Don’t get me wrong, I love working from home. I love the freedom it gives me to be able to select the hours that I want to work. And no boss looking over my shoulder and telling me what to do. There is the rub, as I am probably the most demanding boss I have ever had in my life. 😊

Being someone with chronic pain I have learnt to set my boundaries and to stick to them. Most of the time I succeed very well. I make my schedules and I try to stick to them, yet if I realize they are not realistic I will allow myself more time.

This works absolutely perfect when it is a project that involves just me. Like writing teaching materials and self-study courses. It also works with my counselling work as I give myself a few days to reply to counselling emails.

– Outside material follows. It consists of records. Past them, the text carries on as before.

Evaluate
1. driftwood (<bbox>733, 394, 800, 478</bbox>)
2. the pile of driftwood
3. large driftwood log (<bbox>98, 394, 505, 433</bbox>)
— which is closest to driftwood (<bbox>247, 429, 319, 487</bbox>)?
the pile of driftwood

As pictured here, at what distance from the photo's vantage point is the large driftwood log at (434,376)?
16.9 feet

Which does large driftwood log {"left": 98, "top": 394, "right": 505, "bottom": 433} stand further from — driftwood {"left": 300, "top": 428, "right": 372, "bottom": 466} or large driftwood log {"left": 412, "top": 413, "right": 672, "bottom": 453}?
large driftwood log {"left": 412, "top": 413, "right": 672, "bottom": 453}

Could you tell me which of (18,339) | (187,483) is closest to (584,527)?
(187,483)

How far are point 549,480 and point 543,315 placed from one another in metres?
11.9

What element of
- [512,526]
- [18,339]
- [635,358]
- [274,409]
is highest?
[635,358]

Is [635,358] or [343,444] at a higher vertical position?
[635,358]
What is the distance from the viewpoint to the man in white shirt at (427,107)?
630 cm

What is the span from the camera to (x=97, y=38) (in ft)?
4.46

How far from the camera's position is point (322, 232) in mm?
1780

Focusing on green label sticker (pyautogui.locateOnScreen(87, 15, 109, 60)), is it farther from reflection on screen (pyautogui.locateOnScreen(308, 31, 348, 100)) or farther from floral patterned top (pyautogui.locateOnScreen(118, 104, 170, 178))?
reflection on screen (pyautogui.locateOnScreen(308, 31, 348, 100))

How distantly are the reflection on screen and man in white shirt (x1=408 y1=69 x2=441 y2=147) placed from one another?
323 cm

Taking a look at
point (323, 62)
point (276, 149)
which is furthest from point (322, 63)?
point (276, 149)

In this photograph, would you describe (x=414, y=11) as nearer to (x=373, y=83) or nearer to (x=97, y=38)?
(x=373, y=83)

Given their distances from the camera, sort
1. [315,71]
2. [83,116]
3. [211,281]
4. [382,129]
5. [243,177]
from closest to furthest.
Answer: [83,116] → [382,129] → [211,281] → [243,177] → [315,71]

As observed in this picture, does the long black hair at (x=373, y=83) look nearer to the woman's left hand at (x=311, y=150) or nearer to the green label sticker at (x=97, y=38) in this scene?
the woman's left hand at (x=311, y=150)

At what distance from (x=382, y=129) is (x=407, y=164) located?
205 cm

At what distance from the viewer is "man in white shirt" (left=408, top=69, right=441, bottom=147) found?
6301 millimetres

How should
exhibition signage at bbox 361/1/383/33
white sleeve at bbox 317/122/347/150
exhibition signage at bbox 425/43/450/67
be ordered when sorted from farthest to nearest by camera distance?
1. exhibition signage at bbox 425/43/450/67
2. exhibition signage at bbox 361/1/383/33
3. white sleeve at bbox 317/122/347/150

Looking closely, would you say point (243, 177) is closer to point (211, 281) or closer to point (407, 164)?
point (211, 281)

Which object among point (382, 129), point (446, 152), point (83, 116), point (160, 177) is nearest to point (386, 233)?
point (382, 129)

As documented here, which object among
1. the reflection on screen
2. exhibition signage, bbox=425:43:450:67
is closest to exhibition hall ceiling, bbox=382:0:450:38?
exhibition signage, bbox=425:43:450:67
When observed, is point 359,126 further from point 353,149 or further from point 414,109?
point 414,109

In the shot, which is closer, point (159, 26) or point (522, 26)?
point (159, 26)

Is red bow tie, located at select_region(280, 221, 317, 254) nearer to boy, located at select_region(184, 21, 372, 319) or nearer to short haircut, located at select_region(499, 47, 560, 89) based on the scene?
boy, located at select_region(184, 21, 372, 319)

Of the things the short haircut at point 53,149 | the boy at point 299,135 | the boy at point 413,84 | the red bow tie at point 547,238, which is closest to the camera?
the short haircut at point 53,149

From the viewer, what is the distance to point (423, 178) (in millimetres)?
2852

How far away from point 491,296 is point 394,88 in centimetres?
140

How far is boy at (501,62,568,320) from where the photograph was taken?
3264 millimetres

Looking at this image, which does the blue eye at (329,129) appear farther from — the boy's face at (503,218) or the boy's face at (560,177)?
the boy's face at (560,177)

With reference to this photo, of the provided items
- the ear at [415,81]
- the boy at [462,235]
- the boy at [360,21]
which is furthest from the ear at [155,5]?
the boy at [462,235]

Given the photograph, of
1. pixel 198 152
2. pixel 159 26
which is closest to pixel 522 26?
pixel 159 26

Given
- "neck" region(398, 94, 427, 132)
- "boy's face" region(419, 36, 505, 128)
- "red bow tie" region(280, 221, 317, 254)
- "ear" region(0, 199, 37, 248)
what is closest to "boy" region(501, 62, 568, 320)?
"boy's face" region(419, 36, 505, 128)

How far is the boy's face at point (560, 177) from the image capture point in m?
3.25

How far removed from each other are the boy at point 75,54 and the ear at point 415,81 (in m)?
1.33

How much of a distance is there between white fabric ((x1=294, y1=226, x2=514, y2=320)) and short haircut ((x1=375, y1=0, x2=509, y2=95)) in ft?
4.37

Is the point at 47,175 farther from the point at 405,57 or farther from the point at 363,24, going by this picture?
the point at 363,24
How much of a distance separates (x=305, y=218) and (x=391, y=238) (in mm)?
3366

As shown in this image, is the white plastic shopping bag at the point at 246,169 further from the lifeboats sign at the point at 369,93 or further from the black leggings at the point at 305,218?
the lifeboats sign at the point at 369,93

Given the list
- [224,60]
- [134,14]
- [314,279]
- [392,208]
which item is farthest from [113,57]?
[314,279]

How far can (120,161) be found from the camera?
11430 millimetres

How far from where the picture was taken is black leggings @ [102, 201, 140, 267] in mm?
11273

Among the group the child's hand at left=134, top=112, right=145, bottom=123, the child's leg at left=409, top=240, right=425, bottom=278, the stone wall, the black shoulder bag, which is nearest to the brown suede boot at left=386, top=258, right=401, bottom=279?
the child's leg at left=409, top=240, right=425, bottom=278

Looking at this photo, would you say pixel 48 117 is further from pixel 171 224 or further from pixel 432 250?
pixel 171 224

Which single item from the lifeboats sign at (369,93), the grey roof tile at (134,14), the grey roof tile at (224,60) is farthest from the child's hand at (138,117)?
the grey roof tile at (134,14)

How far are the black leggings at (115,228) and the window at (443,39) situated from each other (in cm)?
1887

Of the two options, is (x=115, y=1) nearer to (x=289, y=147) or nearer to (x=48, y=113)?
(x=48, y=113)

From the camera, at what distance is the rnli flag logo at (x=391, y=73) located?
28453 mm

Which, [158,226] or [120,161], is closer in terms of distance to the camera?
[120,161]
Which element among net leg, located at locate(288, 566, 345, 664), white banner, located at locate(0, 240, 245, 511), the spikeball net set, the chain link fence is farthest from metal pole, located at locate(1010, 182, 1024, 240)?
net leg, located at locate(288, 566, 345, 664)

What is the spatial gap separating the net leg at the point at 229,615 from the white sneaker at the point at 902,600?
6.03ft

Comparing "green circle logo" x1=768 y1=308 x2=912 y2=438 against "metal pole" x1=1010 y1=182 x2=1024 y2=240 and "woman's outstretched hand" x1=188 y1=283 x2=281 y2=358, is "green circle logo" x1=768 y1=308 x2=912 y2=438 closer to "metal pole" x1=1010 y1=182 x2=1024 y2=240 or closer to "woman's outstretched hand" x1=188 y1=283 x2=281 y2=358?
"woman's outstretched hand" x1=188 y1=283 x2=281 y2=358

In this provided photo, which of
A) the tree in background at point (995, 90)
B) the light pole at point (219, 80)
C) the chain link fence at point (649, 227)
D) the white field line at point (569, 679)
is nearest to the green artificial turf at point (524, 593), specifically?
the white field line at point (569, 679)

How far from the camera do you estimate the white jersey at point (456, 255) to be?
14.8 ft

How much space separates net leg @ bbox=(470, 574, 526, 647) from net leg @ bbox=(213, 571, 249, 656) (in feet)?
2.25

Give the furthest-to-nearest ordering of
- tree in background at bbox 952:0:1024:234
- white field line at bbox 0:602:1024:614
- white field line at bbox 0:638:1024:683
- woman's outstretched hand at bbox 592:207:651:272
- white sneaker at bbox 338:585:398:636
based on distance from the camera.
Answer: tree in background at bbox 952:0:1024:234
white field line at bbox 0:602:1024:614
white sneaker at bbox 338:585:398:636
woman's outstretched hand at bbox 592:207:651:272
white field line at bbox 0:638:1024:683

It works less well when I do jobs for other people and I know they want me to finish as fast as possible. I have gotten a lot better at this as well. Setting realistic goals when I take on a job.

The thing that still gets me is this: I will close down my computer on a given evening, everything is perfectly on track. I am in the middle of the week and I know exactly what the rest of the week is going to look like. And I know I have enough time to take the breaks I need. After a good night’s sleep, I get going in the morning and I open my laptop, followed by opening outlook…

That is when the rest of the week goes to hell in a handbasket. Someone while I was asleep several people managed to have problems [non-counselling] that have to be handled fast. To be honest, often it is not even the clients demanding it to be done straight away, it’s my internal boss who pushes me to get it done as soon as possible. Sometimes during those moments my mind just shuts down with utter overwhelm. There is so much there that I just don’t know where to start.

These moments used to cripple me and make me feel bad for days. But this week I noticed that even at that I am getting better. Sure the overwhelm is still there and it is still bad for a little while. But nowadays it takes me about an hour to get over it and not a whole day. First I walk away altogether and do something fun for half an hour or so. This really settles down my mind and helps me to accept and not be shocked by the amount of work waiting. Then I go back to the computer and prioritize. What really needs to be done now and what could possibly wait. When all of that is done I really get to work and get it done. Often now that I am calm and focus it will go much faster then my fears told me in the morning. And by the end of the day, I am back on track.

I also visit my own coach regularly and we talk about things like this. Or I seek out friends or other colleagues who work from home. Even when you work alone, you are not alone there are always people out there happy to connect, through the computer or in person.

Please share which things overwhelm you and how you cope with them.